▸ Exercise directions
Using the Figure 5 legend below, decide whether each statement agrees with it: (a) PCR products were run on 6% polyacrylamide gels; (b) reactions with the mutant RAG1 proteins were diluted fivefold before PCR; (c) processed coding ends in the wild-type RAG1 reaction migrated slower than the marker. Answer yes or no for each and quote the deciding words.

▸ Passage shown
Figure 5.

Postcleavage activities of the RAG proteins in vitro. (A) Hybrid joint formation. Products of the coupled cleavage reactions described in Fig. 1B were used as templates for PCR reactions to amplify hybrid joints. PCR products were resolved on 6% polyacrylamide gels and visualized by staining with cybergreen I. (B) Quantitation of hybrid joints in (A) by FluorImager (Molecular Dynamics). (C) Two time points (30 and 60 min) of the coupled cleavage reaction products were further analyzed by a semiquantitative PCR assay. The reactions containing the wild-type RAG1 protein were subjected to successive fivefold dilutions prior to PCR amplification, whereas the reactions containing the mutant RAG1 proteins were used as templates for PCR without dilution. Asterisks indicate nonspecific PCR products, and arrows indicate specific HJ products. (D) Schematic diagram showing the assay to detect hairpin opening by the RAG proteins in the context of coupled cleavage. Large-scale coupled cleavage reactions were carried out using a 5′ end-labeled PCR substrate, and the resulting coding ends were purified from a 4% native polyacrylamide gel. Purified coding ends were then analyzed on a 10% denaturing gel containing 40% (v/v) formamide, shown in (E). Unprocessed coding ends give rise to bands at 272 nt and 154 nt, whereas the processed coding ends yield products of ∼136 nt and 77 nt. The hairpin opening activity (% CE opened) is indicated above each lane and was determined by calculating the ratio of the processed coding end to the total coding end and multiplying by 100. (F) Purified 12-coding ends were further analyzed by comparing to a synthetic oligonucleotide identical in length and sequence to the top strand of the 12-coding end that has been nicked at the hairpin tip (lane 1). The processed coding ends in the wild-type RAG1 reaction migrated slightly faster than the marker and the processed coding ends from the reactions containing mutant RAG1 proteins (cf. lane 2 and lanes 1,3,4).

▸ Given data
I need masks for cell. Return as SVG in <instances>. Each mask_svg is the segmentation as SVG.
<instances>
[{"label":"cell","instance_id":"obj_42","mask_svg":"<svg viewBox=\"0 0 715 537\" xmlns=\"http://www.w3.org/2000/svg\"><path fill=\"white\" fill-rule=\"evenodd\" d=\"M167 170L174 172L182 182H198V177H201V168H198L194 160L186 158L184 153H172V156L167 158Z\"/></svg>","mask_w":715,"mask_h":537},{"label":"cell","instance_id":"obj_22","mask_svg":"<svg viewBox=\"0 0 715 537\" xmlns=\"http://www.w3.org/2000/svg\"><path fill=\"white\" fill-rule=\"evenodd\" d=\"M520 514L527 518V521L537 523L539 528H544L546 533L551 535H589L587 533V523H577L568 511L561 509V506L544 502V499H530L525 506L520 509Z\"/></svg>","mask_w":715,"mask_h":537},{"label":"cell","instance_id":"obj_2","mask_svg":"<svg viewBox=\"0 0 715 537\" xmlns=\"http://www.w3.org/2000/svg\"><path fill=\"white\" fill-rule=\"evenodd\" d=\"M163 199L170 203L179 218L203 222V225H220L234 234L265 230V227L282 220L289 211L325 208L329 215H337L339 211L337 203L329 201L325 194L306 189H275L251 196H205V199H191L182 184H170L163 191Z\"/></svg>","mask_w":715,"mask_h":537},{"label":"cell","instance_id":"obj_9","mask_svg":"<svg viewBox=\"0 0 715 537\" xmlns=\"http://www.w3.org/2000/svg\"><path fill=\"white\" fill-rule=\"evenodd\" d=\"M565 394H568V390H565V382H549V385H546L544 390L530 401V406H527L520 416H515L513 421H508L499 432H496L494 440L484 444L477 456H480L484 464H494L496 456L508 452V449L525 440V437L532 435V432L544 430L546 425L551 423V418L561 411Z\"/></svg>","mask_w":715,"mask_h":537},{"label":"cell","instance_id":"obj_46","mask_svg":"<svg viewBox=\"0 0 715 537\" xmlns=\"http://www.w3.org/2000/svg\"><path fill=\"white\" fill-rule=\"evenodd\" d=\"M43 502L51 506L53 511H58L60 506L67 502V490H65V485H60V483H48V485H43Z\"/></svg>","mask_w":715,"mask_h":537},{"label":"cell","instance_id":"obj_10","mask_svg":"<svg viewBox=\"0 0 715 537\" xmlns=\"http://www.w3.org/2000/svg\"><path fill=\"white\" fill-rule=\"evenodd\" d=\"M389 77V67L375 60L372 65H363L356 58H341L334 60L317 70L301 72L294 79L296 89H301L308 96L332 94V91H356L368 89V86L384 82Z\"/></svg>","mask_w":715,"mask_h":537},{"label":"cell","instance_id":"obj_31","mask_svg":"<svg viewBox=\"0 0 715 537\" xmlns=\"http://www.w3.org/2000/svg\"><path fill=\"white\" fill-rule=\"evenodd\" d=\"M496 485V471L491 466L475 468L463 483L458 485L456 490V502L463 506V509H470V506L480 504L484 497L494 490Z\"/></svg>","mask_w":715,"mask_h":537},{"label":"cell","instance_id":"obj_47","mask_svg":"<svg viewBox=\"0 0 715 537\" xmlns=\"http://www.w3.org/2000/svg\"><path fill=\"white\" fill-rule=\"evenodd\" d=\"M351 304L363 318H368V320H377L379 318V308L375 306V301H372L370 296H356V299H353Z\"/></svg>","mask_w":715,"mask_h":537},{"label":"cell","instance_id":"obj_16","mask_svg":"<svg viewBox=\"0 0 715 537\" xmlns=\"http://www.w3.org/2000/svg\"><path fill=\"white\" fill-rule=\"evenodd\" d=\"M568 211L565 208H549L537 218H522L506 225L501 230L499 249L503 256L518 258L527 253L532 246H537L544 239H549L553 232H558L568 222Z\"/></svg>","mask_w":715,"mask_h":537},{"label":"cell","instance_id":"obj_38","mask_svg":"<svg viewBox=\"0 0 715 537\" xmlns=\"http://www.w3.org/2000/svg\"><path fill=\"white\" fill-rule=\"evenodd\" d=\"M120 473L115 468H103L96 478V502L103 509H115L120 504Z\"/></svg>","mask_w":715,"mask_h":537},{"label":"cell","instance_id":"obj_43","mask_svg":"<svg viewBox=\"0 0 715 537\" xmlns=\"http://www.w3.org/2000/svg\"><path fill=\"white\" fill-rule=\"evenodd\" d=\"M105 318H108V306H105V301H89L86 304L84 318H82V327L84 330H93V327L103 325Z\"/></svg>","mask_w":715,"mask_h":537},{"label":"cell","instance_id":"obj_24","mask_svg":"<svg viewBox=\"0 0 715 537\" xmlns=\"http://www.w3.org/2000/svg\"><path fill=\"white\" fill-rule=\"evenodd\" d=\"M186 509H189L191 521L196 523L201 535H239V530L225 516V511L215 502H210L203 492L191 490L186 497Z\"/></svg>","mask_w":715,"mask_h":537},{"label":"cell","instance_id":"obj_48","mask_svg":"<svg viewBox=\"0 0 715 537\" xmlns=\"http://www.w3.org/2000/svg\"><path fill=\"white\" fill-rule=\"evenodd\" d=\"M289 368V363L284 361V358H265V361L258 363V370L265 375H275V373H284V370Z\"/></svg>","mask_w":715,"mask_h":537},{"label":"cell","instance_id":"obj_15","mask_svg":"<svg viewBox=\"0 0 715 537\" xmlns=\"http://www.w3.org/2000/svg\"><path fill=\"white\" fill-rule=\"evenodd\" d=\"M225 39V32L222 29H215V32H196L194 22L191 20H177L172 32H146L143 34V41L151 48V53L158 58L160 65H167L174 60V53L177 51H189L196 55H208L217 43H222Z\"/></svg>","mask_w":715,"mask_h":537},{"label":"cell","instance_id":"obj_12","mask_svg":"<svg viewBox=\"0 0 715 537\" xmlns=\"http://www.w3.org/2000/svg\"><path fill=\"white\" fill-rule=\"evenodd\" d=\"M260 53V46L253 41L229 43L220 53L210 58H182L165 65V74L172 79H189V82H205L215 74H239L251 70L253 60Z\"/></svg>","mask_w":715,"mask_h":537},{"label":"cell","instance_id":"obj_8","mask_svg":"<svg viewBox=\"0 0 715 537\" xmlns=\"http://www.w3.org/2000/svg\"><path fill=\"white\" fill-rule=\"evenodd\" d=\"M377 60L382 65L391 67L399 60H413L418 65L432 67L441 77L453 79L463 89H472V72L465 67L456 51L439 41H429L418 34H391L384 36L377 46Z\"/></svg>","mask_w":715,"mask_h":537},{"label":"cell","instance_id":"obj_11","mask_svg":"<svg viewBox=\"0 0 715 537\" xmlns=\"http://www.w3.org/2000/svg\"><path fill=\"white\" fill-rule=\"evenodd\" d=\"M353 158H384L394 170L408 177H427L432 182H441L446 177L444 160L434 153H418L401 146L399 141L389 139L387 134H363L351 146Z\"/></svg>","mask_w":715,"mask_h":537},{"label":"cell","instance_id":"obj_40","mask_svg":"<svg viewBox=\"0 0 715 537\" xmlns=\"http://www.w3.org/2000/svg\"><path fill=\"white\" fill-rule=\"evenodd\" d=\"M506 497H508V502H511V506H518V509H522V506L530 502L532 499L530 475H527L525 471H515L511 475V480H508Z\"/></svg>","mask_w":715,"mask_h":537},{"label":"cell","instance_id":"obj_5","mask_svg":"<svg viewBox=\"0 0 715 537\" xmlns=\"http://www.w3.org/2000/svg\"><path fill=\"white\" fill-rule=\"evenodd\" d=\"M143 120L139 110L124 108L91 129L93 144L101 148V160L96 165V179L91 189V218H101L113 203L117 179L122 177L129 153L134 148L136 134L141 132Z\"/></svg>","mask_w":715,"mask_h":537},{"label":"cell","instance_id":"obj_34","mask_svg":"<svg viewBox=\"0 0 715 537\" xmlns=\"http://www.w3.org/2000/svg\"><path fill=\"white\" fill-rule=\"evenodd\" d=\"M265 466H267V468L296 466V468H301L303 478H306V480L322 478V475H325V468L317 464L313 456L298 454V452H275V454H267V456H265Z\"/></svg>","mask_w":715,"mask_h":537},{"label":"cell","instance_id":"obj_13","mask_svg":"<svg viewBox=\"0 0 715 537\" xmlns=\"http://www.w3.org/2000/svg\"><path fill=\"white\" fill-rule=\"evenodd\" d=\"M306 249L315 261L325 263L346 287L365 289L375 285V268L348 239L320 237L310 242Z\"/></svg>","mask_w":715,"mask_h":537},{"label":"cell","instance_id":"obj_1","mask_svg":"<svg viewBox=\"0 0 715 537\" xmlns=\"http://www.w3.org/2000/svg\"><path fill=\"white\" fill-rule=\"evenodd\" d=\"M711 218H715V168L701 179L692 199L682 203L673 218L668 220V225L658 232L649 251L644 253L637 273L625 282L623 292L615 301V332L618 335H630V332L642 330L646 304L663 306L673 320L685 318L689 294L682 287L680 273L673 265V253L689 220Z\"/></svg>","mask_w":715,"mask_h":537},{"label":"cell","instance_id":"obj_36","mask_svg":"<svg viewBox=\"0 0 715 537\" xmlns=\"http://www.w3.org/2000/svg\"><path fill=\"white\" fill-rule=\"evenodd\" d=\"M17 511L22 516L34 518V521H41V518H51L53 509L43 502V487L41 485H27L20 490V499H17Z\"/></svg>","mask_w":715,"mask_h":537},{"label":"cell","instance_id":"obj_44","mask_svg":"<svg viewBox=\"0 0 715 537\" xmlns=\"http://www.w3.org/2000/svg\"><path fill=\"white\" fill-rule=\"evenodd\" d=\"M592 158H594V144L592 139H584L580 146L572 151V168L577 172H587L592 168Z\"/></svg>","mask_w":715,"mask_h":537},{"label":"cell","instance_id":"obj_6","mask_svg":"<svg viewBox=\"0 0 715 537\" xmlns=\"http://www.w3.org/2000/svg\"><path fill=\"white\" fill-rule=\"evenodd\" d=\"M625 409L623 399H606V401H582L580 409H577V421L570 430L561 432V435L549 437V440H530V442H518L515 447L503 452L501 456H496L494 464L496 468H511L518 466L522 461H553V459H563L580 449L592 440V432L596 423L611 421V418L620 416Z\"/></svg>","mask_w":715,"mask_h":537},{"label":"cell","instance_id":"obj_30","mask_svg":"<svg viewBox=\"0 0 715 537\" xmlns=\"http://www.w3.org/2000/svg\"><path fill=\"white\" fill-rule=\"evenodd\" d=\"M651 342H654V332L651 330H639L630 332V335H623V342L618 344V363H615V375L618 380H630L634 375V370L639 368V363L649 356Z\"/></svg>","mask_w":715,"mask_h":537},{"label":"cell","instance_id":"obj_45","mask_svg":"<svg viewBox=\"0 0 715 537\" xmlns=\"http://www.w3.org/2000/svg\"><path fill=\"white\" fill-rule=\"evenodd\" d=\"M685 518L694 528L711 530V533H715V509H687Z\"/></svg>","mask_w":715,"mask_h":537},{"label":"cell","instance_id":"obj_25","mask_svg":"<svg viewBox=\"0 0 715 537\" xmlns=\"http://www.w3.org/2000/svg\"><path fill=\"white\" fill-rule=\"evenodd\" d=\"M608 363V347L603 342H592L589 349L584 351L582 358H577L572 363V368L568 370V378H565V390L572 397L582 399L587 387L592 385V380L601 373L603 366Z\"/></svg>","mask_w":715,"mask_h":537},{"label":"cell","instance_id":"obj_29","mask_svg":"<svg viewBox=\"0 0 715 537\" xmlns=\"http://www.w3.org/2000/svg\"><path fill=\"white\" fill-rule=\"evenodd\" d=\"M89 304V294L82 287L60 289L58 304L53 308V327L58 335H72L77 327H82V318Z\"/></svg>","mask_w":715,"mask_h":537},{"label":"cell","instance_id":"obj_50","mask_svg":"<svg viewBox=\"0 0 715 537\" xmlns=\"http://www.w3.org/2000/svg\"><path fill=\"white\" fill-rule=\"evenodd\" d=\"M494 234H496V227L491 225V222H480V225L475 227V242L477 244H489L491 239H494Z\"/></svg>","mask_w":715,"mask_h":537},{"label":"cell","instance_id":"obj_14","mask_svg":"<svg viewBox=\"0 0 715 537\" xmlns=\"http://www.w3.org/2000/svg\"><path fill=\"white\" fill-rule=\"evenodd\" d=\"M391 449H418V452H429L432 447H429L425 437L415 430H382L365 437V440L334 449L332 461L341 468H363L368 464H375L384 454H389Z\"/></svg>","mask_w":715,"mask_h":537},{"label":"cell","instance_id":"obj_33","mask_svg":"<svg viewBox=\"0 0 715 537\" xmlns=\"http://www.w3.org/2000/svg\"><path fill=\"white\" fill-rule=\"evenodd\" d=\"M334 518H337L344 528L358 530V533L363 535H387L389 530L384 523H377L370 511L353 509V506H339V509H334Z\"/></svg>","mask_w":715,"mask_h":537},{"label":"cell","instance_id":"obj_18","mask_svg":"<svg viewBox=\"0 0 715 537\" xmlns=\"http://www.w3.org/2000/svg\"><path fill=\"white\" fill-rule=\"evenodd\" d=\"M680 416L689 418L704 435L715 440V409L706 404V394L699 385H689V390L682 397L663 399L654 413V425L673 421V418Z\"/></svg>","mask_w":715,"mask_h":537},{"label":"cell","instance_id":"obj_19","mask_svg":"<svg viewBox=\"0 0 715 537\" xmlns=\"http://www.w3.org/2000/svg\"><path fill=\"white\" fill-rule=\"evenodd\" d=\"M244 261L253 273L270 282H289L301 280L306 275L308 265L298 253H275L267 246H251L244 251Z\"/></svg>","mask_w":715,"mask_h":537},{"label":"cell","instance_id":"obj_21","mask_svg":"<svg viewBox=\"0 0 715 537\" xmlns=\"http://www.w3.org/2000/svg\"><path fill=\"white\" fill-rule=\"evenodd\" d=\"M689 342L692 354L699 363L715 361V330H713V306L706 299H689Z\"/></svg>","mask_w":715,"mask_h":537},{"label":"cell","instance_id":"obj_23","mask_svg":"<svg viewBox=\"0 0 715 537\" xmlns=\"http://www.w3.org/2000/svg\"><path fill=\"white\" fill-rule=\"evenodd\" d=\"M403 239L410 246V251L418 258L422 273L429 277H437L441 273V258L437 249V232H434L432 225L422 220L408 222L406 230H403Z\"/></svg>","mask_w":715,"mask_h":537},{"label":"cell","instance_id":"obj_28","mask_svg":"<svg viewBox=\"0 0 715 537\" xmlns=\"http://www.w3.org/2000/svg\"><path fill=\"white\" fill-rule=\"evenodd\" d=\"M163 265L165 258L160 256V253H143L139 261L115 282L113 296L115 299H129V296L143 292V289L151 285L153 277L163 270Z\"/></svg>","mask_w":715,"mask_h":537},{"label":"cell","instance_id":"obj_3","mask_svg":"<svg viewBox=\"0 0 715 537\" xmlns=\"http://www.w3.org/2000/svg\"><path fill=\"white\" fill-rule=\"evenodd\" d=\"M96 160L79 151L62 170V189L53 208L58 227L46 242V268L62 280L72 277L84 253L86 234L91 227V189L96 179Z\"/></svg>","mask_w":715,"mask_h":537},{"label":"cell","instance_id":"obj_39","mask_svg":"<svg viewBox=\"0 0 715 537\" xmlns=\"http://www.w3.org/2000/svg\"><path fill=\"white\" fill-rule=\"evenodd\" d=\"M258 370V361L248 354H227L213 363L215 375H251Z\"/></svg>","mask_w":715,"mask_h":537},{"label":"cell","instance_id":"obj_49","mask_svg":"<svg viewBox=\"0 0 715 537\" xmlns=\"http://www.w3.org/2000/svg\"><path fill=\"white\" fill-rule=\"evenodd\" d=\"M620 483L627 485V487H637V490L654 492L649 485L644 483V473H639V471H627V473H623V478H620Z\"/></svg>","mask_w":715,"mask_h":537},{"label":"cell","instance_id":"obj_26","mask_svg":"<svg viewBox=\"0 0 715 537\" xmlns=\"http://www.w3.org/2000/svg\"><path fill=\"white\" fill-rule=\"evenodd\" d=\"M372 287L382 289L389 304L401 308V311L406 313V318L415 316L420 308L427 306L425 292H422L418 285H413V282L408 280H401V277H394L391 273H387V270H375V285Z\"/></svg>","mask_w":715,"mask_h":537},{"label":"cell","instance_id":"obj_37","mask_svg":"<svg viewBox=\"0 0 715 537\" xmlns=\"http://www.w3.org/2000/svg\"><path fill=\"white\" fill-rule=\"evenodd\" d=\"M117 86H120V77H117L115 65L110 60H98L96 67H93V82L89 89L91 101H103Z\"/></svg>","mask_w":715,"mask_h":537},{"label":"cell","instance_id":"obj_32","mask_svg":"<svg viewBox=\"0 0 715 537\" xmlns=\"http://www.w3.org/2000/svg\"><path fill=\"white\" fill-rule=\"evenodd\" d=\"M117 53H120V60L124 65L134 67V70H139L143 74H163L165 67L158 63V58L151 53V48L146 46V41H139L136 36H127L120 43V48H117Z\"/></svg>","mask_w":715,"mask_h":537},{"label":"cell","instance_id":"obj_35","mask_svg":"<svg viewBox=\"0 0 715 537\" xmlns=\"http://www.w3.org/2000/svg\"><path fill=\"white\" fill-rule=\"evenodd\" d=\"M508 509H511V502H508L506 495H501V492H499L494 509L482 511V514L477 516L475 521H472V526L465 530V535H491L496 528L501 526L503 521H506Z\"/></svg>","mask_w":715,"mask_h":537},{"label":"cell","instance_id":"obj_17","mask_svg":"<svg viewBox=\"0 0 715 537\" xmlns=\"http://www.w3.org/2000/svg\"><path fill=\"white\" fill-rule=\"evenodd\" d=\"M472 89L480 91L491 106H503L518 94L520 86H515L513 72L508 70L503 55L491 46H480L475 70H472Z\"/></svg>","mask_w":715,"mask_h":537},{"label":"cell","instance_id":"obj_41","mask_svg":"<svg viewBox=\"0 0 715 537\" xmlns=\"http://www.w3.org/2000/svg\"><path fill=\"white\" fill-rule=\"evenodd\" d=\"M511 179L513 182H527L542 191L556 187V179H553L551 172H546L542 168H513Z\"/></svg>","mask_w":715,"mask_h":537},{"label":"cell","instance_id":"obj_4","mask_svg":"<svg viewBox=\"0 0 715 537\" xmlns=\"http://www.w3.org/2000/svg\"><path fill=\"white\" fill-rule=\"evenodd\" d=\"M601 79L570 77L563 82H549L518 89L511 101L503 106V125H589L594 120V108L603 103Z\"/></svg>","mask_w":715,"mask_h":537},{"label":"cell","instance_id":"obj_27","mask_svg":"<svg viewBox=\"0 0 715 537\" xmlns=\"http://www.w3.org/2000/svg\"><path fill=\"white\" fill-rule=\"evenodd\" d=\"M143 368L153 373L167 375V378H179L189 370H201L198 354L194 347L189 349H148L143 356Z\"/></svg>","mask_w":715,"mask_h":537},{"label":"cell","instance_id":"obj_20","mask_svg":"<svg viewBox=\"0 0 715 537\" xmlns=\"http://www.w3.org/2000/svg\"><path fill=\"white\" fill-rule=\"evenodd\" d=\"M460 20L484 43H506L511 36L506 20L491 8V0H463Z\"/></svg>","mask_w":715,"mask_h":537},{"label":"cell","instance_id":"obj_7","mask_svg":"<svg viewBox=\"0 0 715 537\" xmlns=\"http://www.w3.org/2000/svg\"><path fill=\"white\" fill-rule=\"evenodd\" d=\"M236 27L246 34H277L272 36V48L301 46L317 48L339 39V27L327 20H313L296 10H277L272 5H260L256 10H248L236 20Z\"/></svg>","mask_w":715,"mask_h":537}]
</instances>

▸ Your solution
(a) Yes: "PCR products were resolved on 6% polyacrylamide gels"
(b) No: "the reactions containing the mutant RAG1 proteins were used as templates for PCR without dilution"
(c) No: "The processed coding ends in the wild-type RAG1 reaction migrated slightly faster than the marker"